### Provided data
++++++
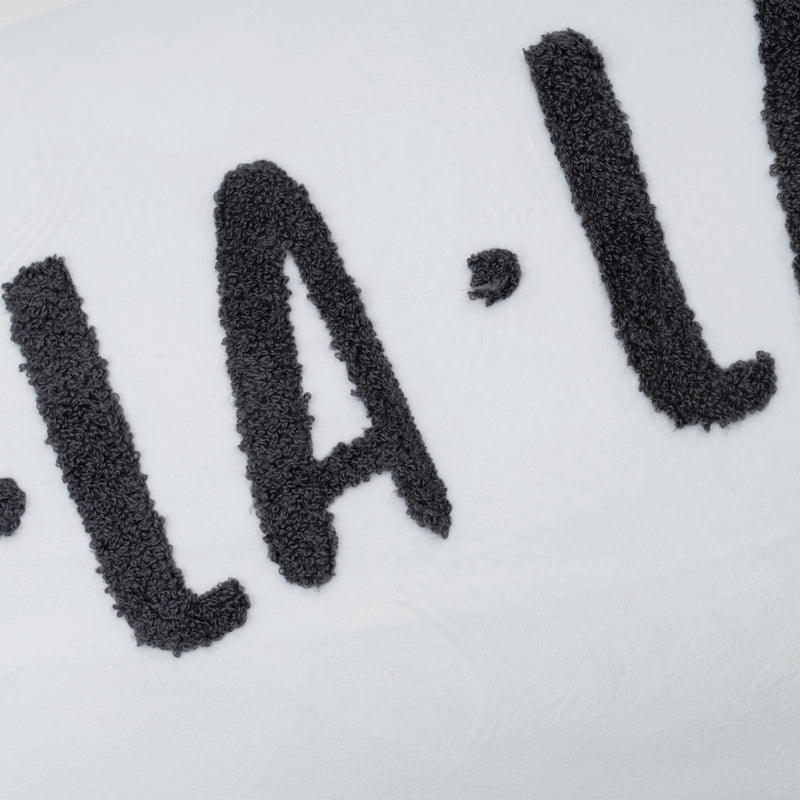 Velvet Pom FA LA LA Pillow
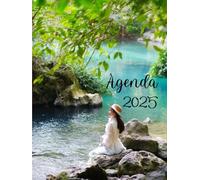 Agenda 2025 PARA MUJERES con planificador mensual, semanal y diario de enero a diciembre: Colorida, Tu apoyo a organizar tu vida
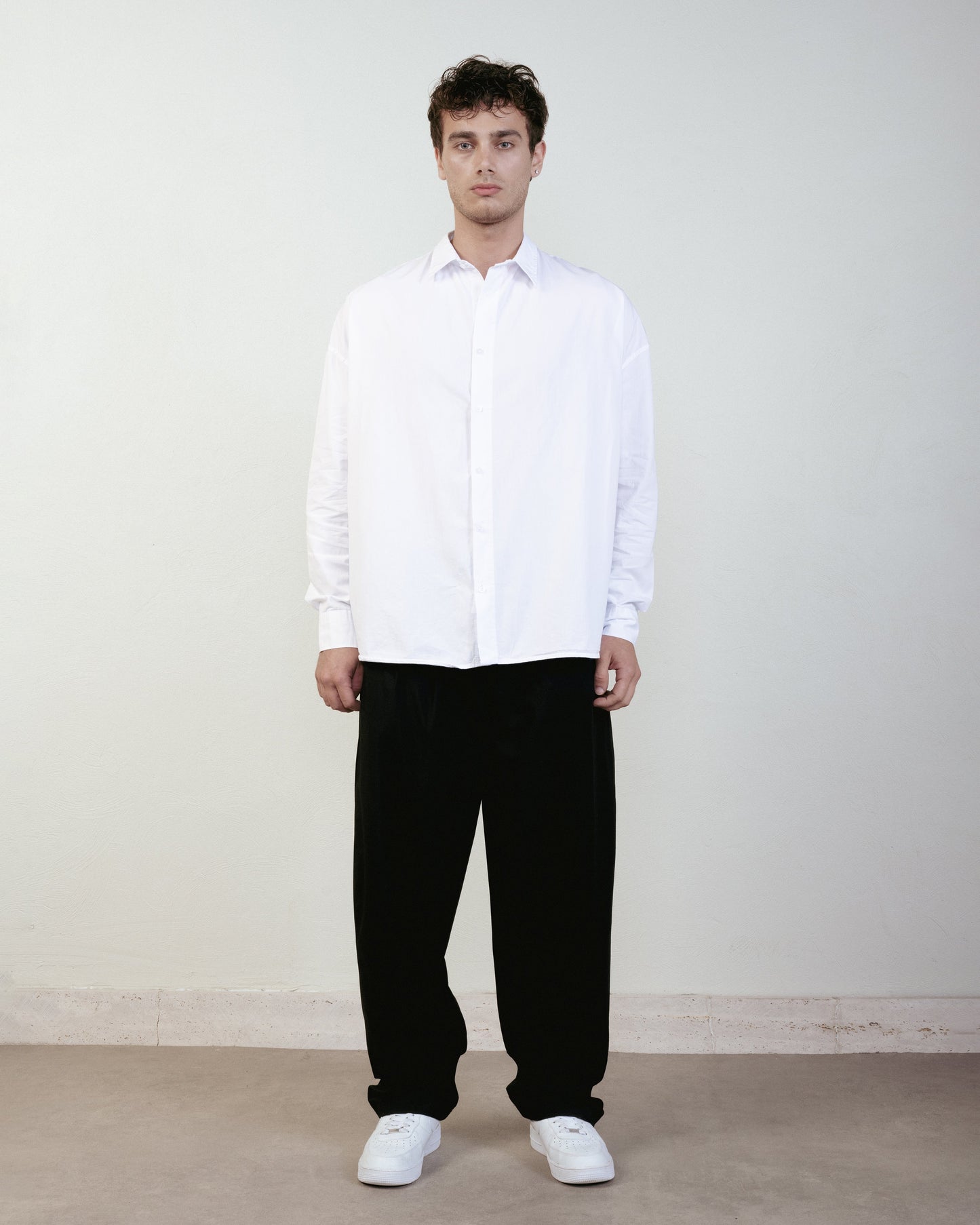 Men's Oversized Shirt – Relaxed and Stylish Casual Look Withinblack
++++++
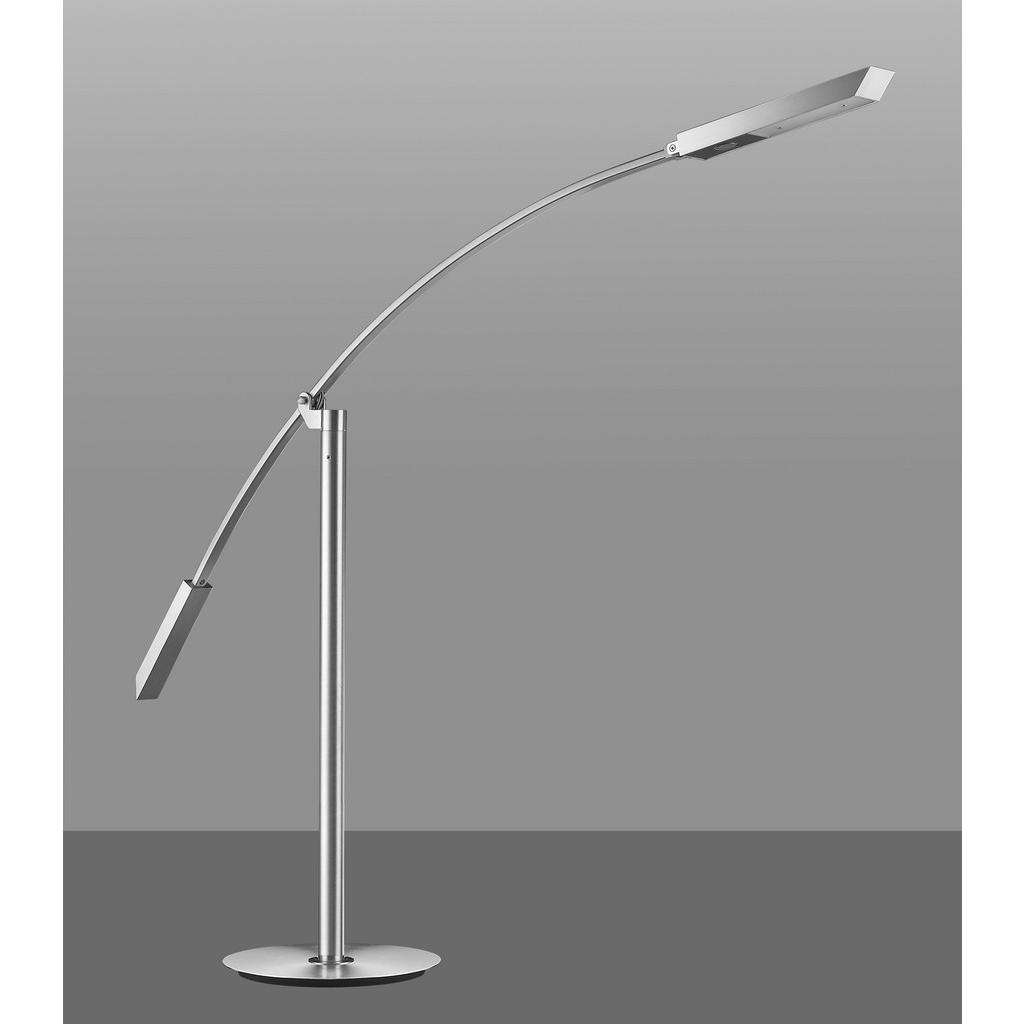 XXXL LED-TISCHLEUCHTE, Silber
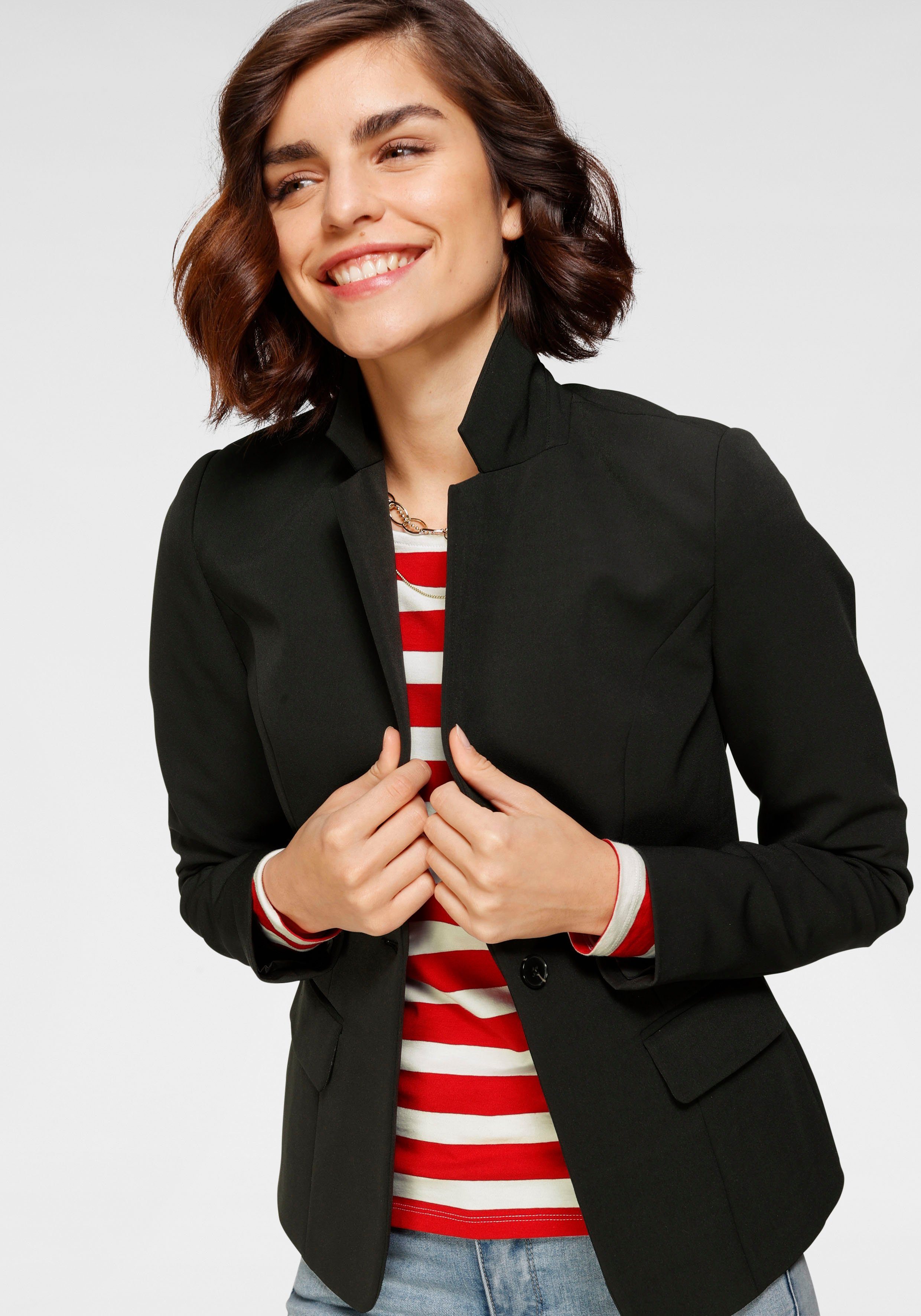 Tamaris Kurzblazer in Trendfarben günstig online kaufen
++++++
### Problem statement
Reproduce the entries verbatim, beginning at the line that contains "Velvet Pom FA LA LA Pillow" and stopping after the line that contains "Men's Oversized Shirt". Leave out the pictures and include only the text of each line.

### Answer to this exercise
 Velvet Pom FA LA LA Pillow
 Agenda 2025 PARA MUJERES con planificador mensual, semanal y diario de enero a diciembre: Colorida, Tu apoyo a organizar tu vida
 Men's Oversized Shirt – Relaxed and Stylish Casual Look Withinblack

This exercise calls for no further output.